New digital networks are faster, cheaper and more efficient than the legacy systems. Thus thanks to Obama’s ‘progressive’ sanctions fetish, Russia can deliver an innate national advantage, optimizing cheaper, faster technology to deliver speedier solutions to Russian citizens and merchants, which ought to enable even micropayments which the American legacy cards cannot manage due to their less flexible, analogue architecture.

Those who don’t believe a Russian solution can be more flexible than American plastic ought to recall that recently, in order to attract more Western investors, the Moscow Exchange had to change its settlement period from same day (T+0) to a two day window (T+2) because the Western banking system can’t cope with a real time world!

America is still playing the analogue globalization 1.0 playbook while we have moved into a digital world. In this sense Obama’s Camelot has not progressed from JFK’s 50 years ago.

Today’s world is driven by a completely different undercurrent of growth and development than the mega corporate agenda beholden to US government and indeed the EU. Rather, the power of progress is with smaller units, thanks to nanotechnology, 3D printing and the inherent power of digital to produce faster and cheaper than ever before. This undermines the strength of the big bloc and allows solutions to be created at a smaller level.

So now Russia can develop a digital card payment system and if the US doesn’t want to partake, then Russia can easily interface with similar national systems in China and dozens of other nations.

Not only has President Obama misunderstood the direction of world development, the US is deliberately exposing itself to global obsolescence. America is free to trade (or not) globally, but its strength in withholding access to products is increasingly eroded by the ability for smaller blocs to achieve remarkable scale rapidly.

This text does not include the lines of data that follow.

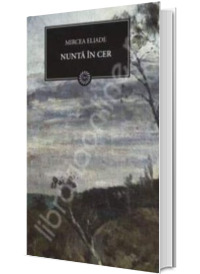 Nunta in cer
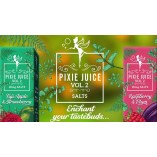 Pixie Juice - Nic Salt Liquids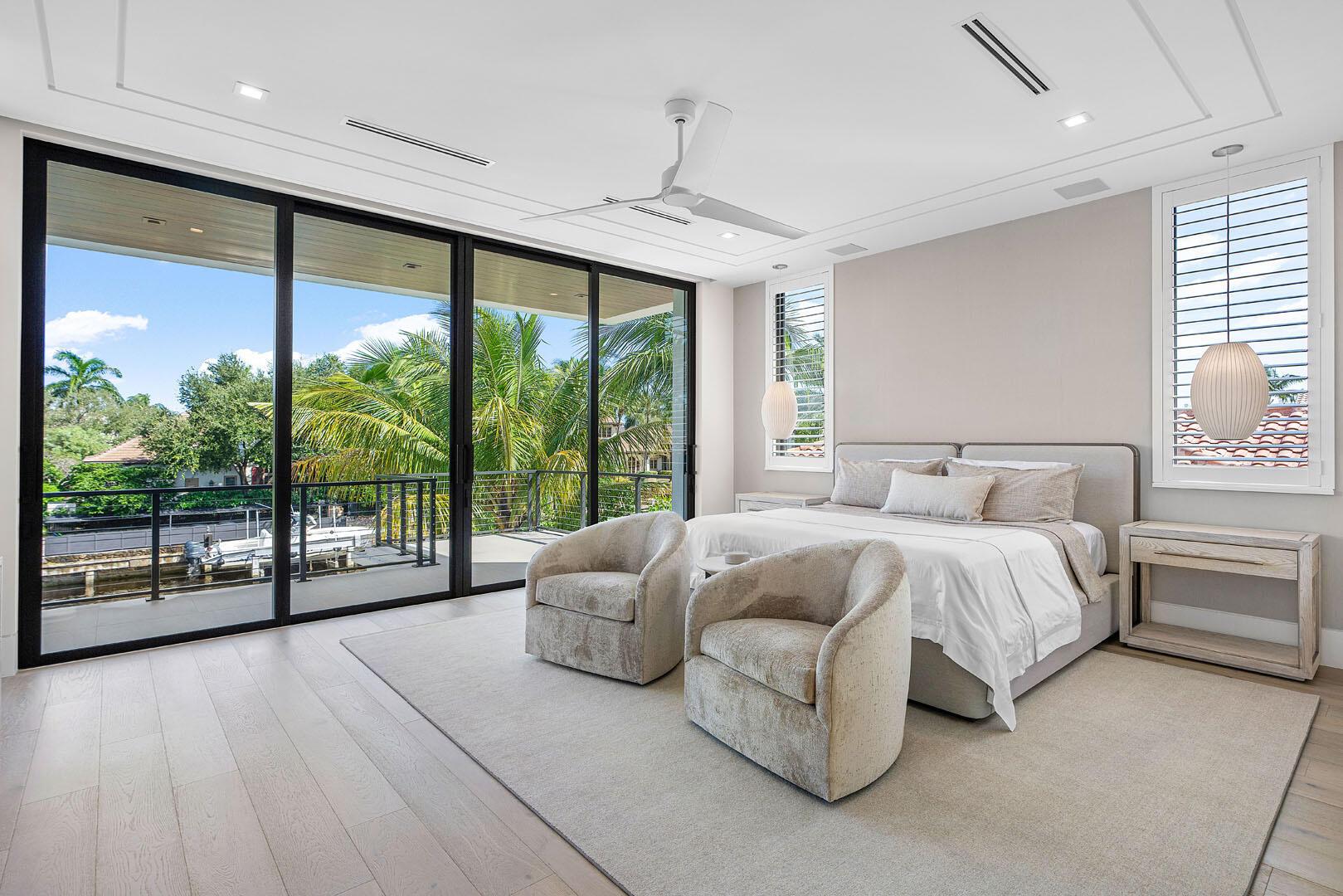 ROYAL PALM YACHT & COUNTR - Residential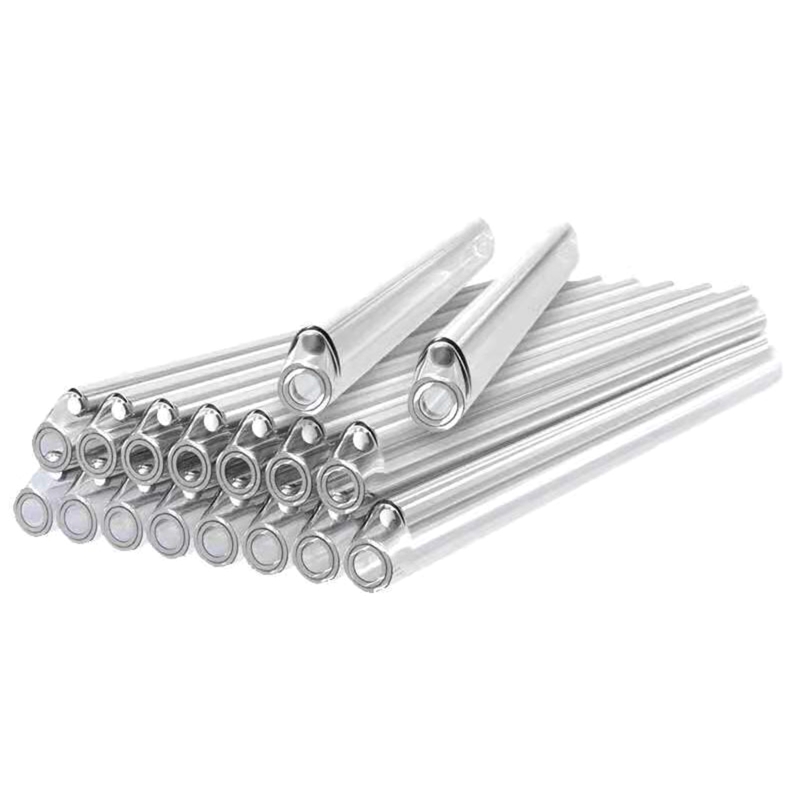 Fiber Heat Shrink Tube Sleeve  - огляд і ціна Heat Shrink Tubing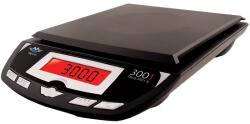 My Weigh 3001P Black până la 3000g / 1g
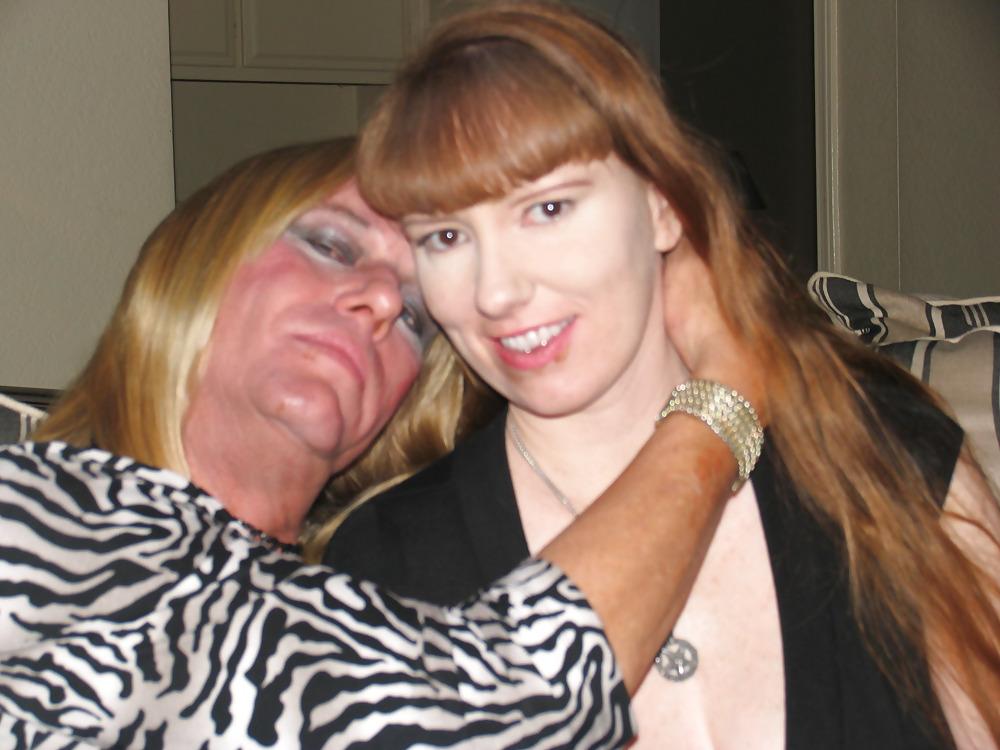 7P Playing with the Mistress Jo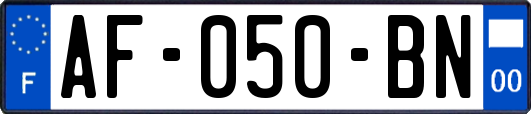 AF-050-BN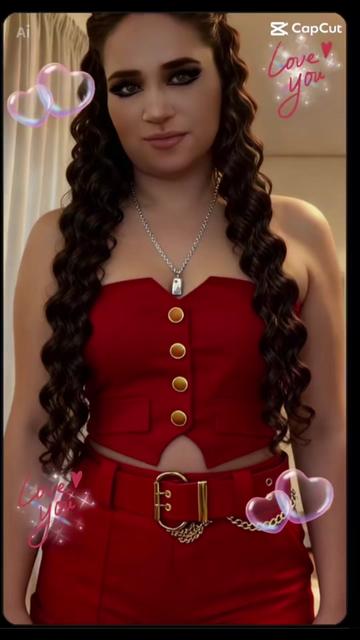 @👑🌹🎼Maree Martínez 👑🌹🎼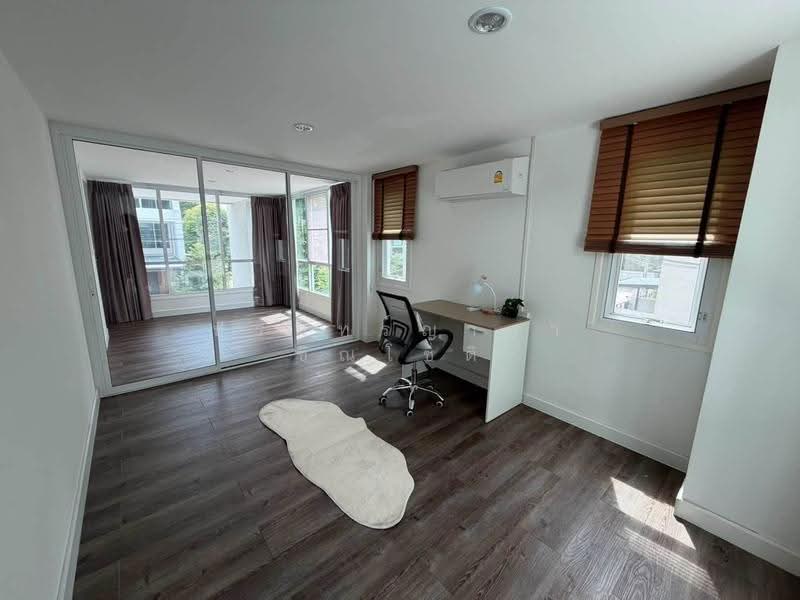 The Sereno by The Bonanza Chaengwattana 15, Bangkok, Thung Song Hong, Lak Si, Bangkok, 3 Bedrooms, 167 sqm, Townhouse For Rent, by ปรินทร์ญาดา ชิณโชติ, 500516294 - DDproperty.com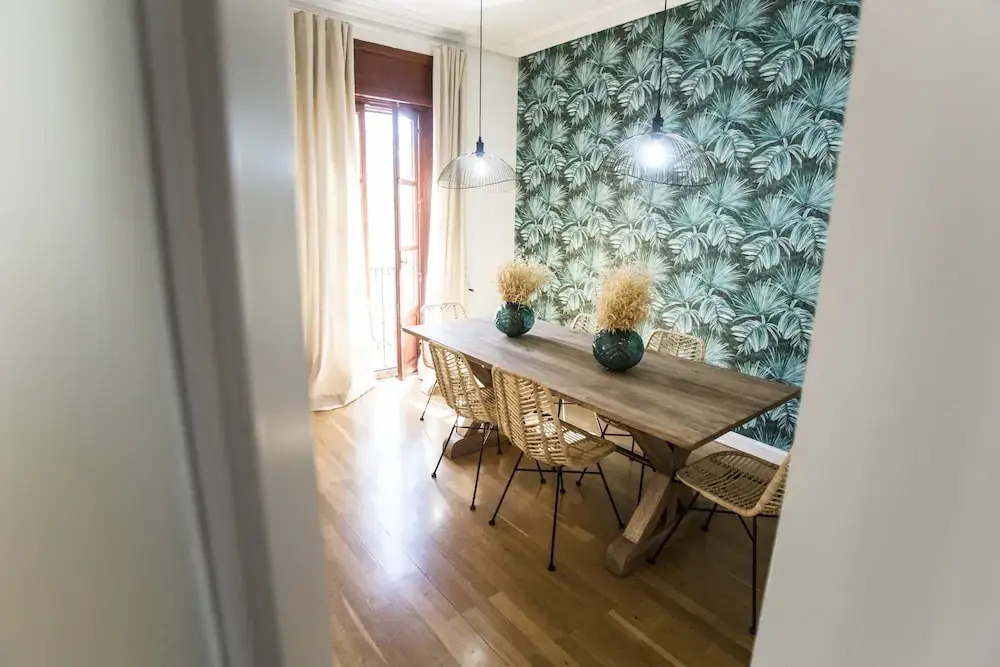 Apartamento Luxury I
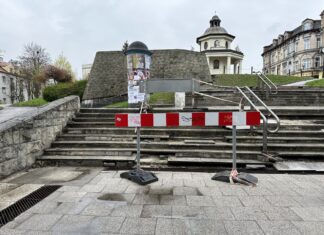Rozstrzygnięto przetarg na remont przejścia podziemnego pod ul. Krakowską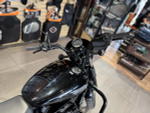Harley-Davidson Street 750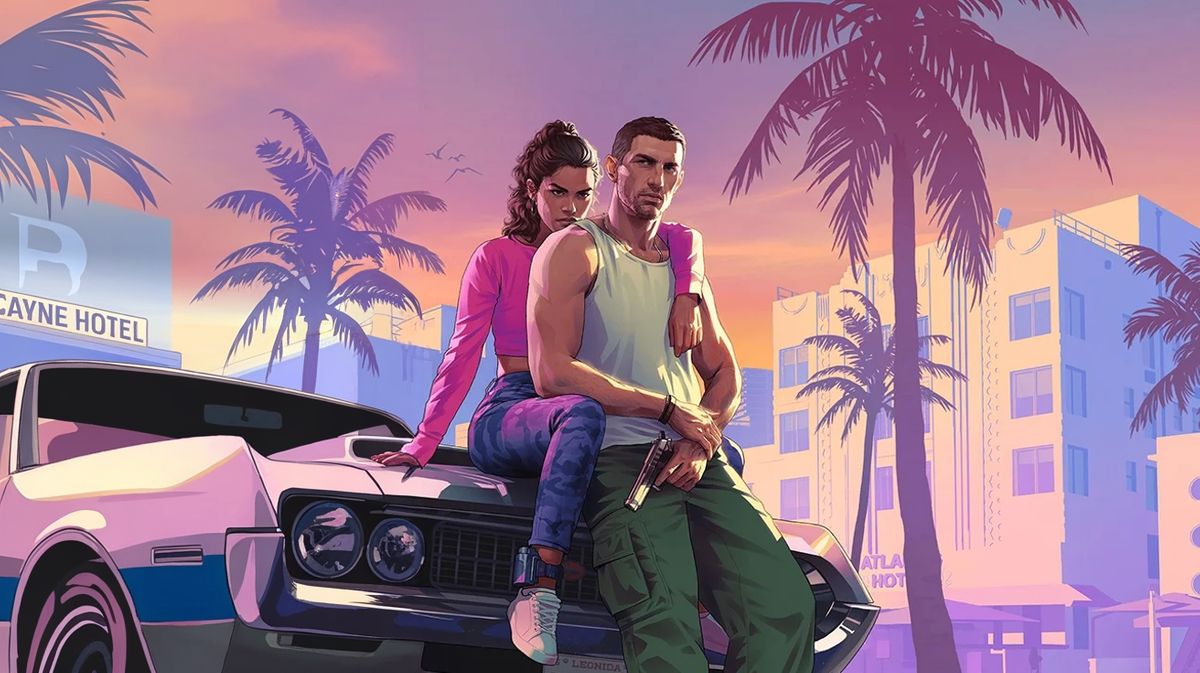 Предзаказы на GTA 6 могут открыть уже на следующей неделе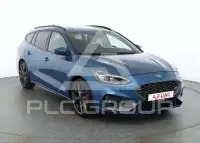 2020 Ford FOCUS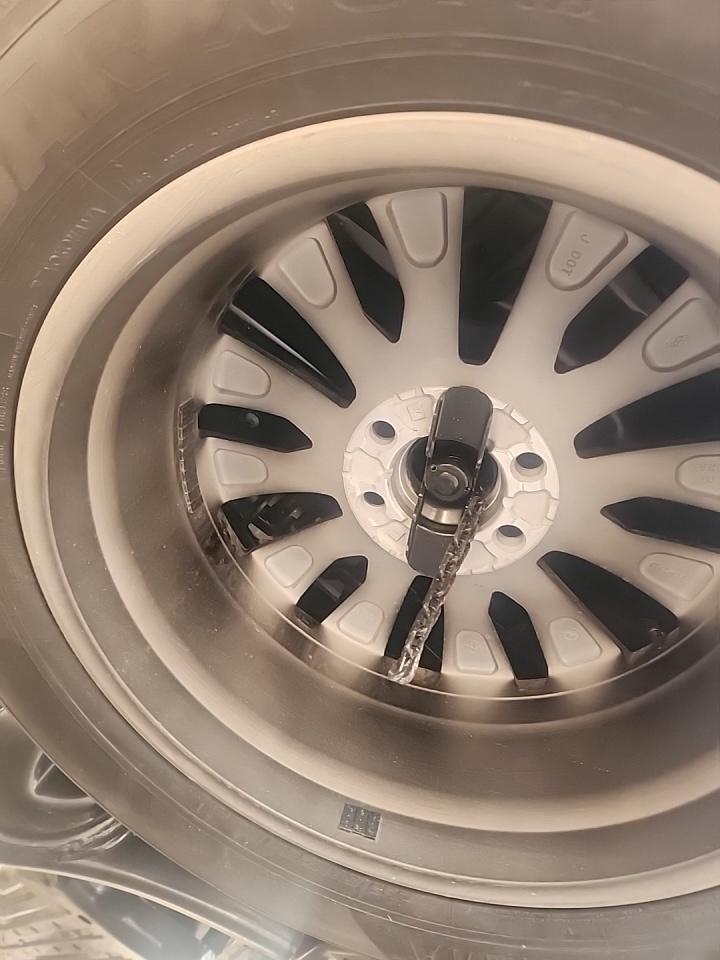 2024 Lexus GX GX 550 Premium AWD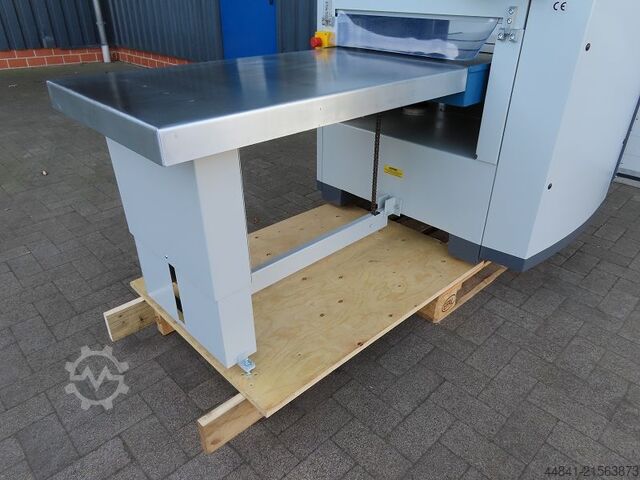 Vlakbank Hofmann D 632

Welcome to the digital world, where small is beautiful and regions can achieve scale through cooperation within months which previously took decades in the analogue era. Inclusive globalization is clearly under threat.

A global economic dimension exists alongside the singularly national while America seems keener on being a military power than delivering peace through trade. The US is therefore fragmenting the globalization ethos. As a result, future prosperity may be more the remit of new regional power groupings: marking the ongoing pivot to the high growth east, at a time when trade agreements are increasingly Trans-Atlantic, Trans-Pacific or similarly regional.

Making globalization work in an era of over 190 disparate nations is just too hard: particularly when the US and EU have wasted their energies on a flawed imperial push instead of just concentrating on economic growth through free trade.

Patrick L Young is expert in global financial markets working in multiple disciplines, ranging from trading independently to running exchanges.